In the tech space, Advantest is losing more than 1 percent, Tokyo Electron is declining almost 2 percent and Screen Holdings is down almost percent.
In the banking sector, Mizuho Financial is adding almost 1 percent and Sumitomo Mitsui Financial is edging up 0.4 percent, while Mitsubishi UFJ Financial is edging down 0.3 percent.
Among major exporters, Mitsubishi Electric is losing almost 1 percent and Sony is down more than 1 percent, while Canon is gaining almost 1 percent. Panasonic is flat.
Among the other major losers, Chugai Pharmaceutical is losing almost 4 percent, while Konami Holdings, Fujitsu and CyberAgent are down almost 3 percent each.
Conversely, Ricoh, Pacific Metals and Toho are gaining almost 3 percent each.
In economic news, the Bank of Japan will wrap up its monetary policy meeting on Friday and then announce its decision on interest rates. The BoJ is expected to keep its benchmark lending rate unchanged at -0.10 percent, although there may be adjustments to other forms of stimulus.
In the currency market, the U.S. dollar is trading in the higher 113 yen-range on Friday.
Elsewhere in Asia, New Zealand, China, Singapore and Hong Kong are lower by between 0.2 and 0.7 percent each, while South Korea, Taiwan, Malaysia and Indonesia are higher by between 0.1 and 0.3 percent each.

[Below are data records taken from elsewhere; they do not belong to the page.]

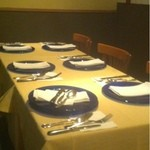 イル・ラメリーノ - 奥のテーブル席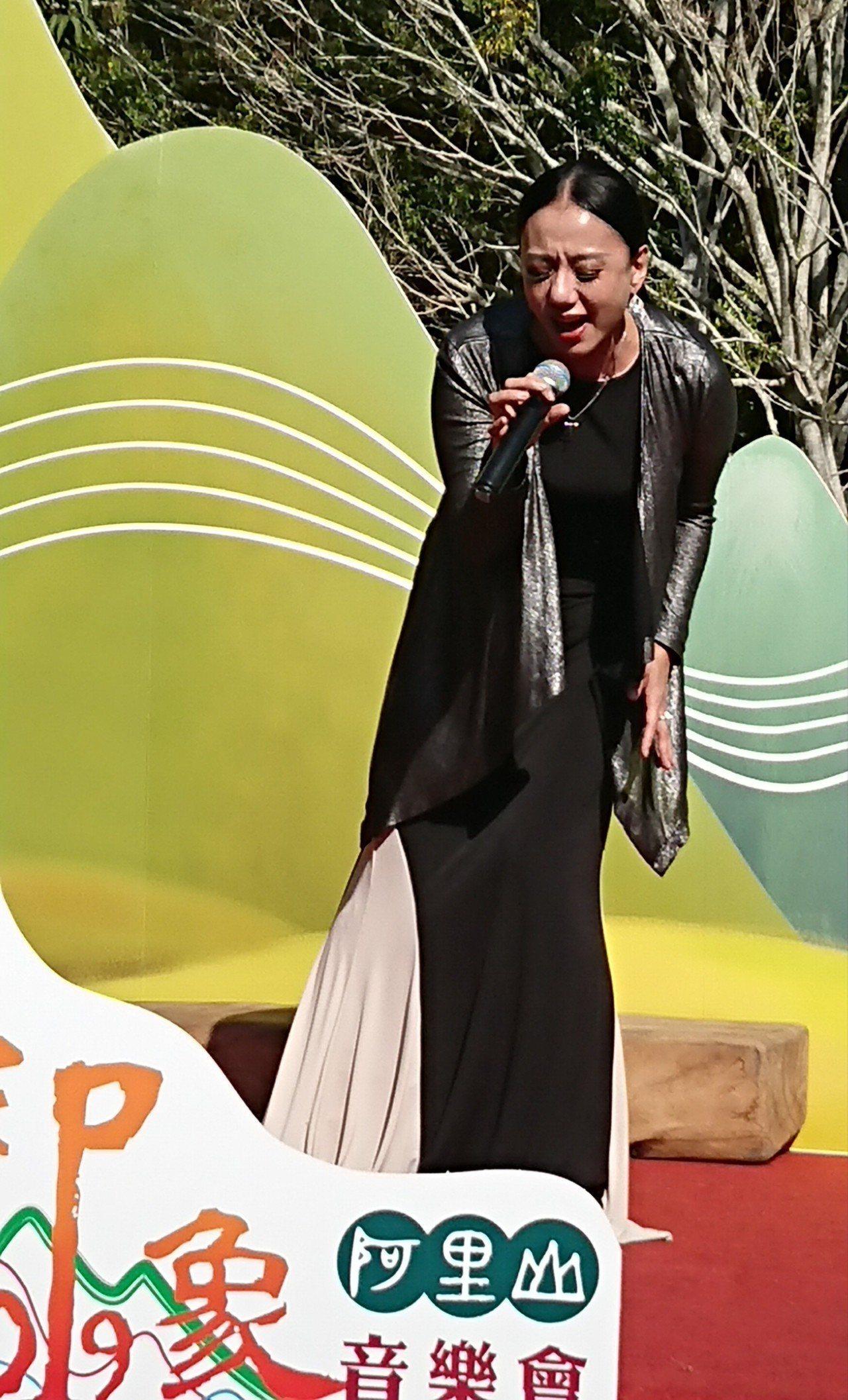 鄒族女歌手高慧君唱「天神」為2019阿里山日出印象音樂記者會開場。記者卜敏正/攝...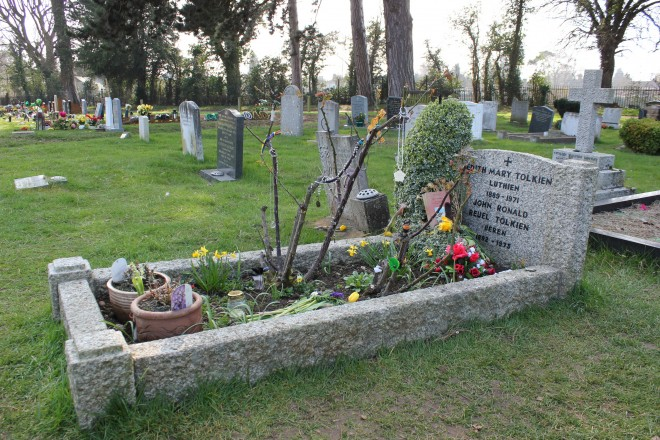 A picture of the grave of Edith and J.R.R. Tolkien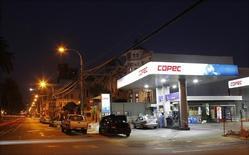 Una gasolinera de la empresa Copec, en Valparaíso, Chile. 12 de enero de 2015. El grupo industrial chileno Empresas Copec dijo el lunes que acordó adquirir el negocio de estaciones de servicios de combustible de la estadounidense Delek US Holdings, en una operación valorada en unos 535 millones de dólares. REUTERS/Rodrigo Garrido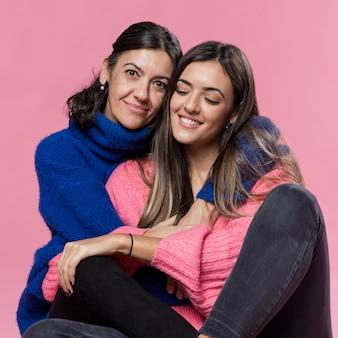 Vooraanzicht dochter en moeder knuffelen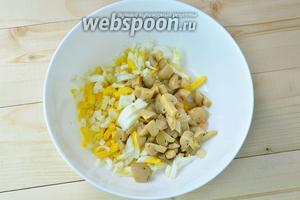В глубокий салатник высыпаем нарезанные грибы и яйца.
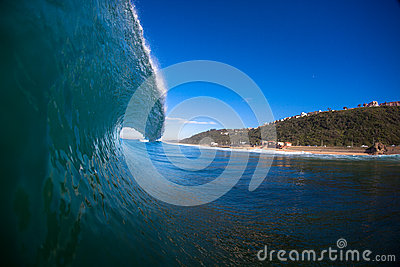 Wave Lip Pitching Water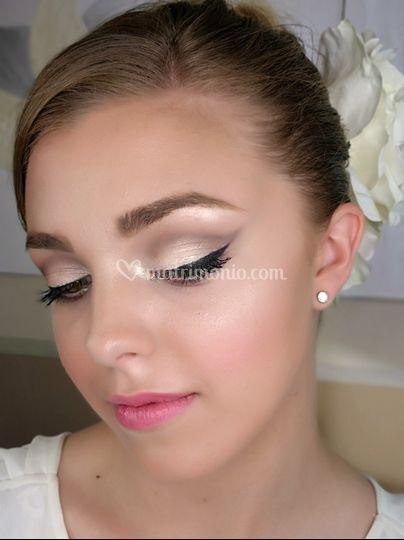 Makeup elegante con eyeliner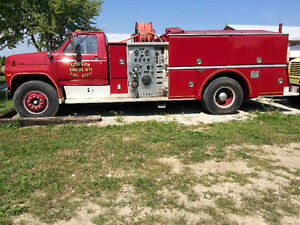 1982 F-800 PUMPER FIRE TRUCK FROM NC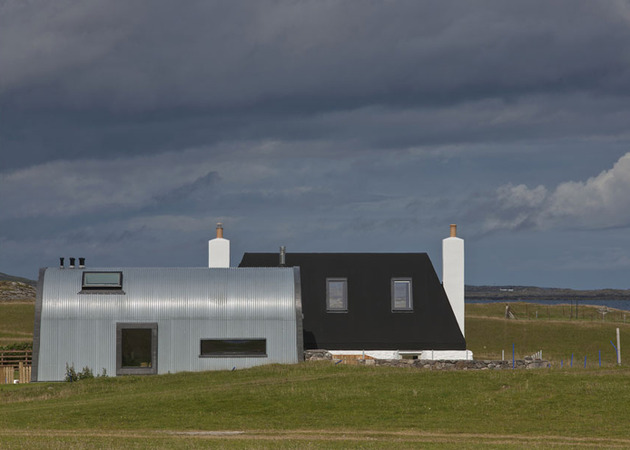 traditional-scottish-cottage-reinvented-with-chic-agricultural-industrial-flair-3-rear-straight.jpg
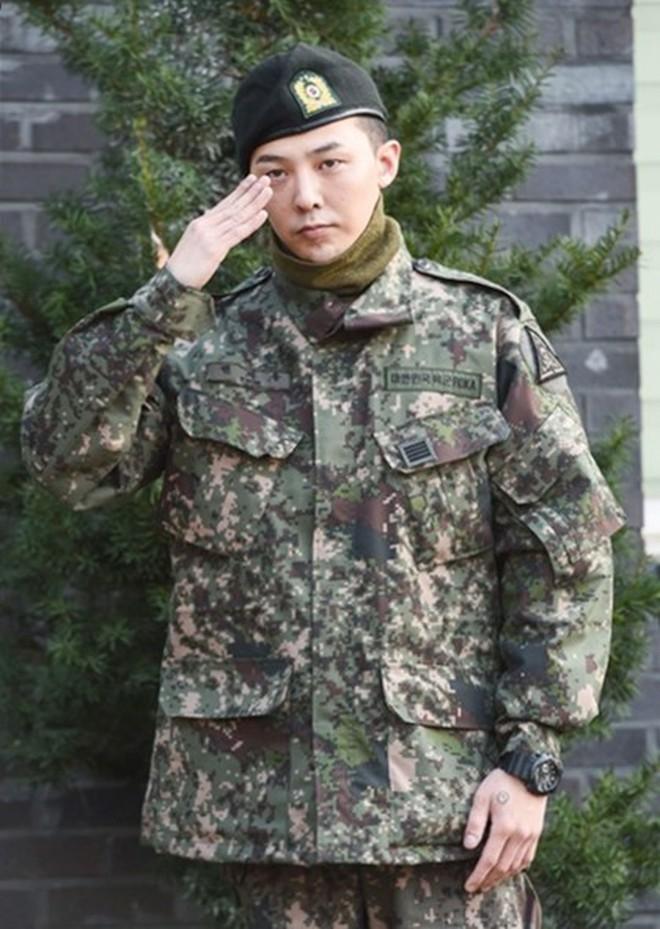 """Hậu xuất ngũ, G-Dragon đã có động thái đầu tiên trên MXH: Chỉ 5 bức ảnh đủ thấy đẳng cấp """"ông hoàng Kpop"""" - Ảnh 6."""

On Wall Street, stocks moved back to the downside during trading on Thursday following the late-day rally seen in the previous session. Technology stocks led the way lower, resulting in a particularly steep drop by the tech-heavy Nasdaq.
The Nasdaq plunged 385.15 points or 2.5 percent to 15,180.44 and the S&P 500 slumped 41.18 points or 0.9 percent to 4,668.67. Meanwhile, the Dow spent the afternoon bouncing back and forth across the unchanged line before closing down 29.79 points or 0.1 percent to 35,897.64.
Meanwhile, the major European markets also moved to the upside on the day. While the U.K.’s FTSE 100 Index surged by 1.3 percent, the French CAC 40 Index and the German DAX Index jumped by 1.1 percent and 1 percent, respectively.
Crude oil futures settled higher Thursday, aided by data showing increased demand for energy in the U.S. and a larger than expected drop in U.S. crude stockpiles last week. West Texas Intermediate Crude oil futures for January ended higher by $1.51 or 2.1 percent at $72.38 a barrel.